Watching their headline set on TV, I realised that, fortunately, I was super-wrong. Instead of the expected clunky phoning-in of their 90's hits, they were all the things they used to be, and more. Epic songs about love and loss from a band that has so much confidence in itself that they finished off not with their most famous song, but a brand new single, which - guess what - is ace. I was thrilled and a bit ashamed to have been so cynical.

It also struck me that what made them so great was simply that, while in the 90's they were, on the surface, just another rock band wearing cagoules, that exact quality was now what set them so far apart from their current peers.

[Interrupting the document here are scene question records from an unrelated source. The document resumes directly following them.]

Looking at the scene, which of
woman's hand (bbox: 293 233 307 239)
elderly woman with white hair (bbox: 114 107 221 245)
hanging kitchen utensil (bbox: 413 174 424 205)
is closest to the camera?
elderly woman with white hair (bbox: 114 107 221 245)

To differentiate yourself from the skinny jeans 'n' ties hoard is to be automatically ahead of the pack. So, Today's New Band are Saboteur. They don't sound like The Verve, but they do sound different to the Haircut-Indie bands. Their starting point and ethos isn't the usual Joy Division/Strokes/Boomtown Freaking Rats yadda-yadda. Oh and they're German, further compounding that niggling feeling I've been getting that German music is really good at the moment.

Song Love Spreader, whilst sounding slightly obscene, is a chiming treat, devoid of posing, archness or cynicism. It pulses with the simple delight of being in a band and making music. A Cabbage White is the same. Saboteur remind me a little bit of forgotten 80's band The Chills, who possibly because they were from New Zealand and thus were Not Cool, didn't become as big as they deserved. So listen and enjoy Saboteur right now, while you can.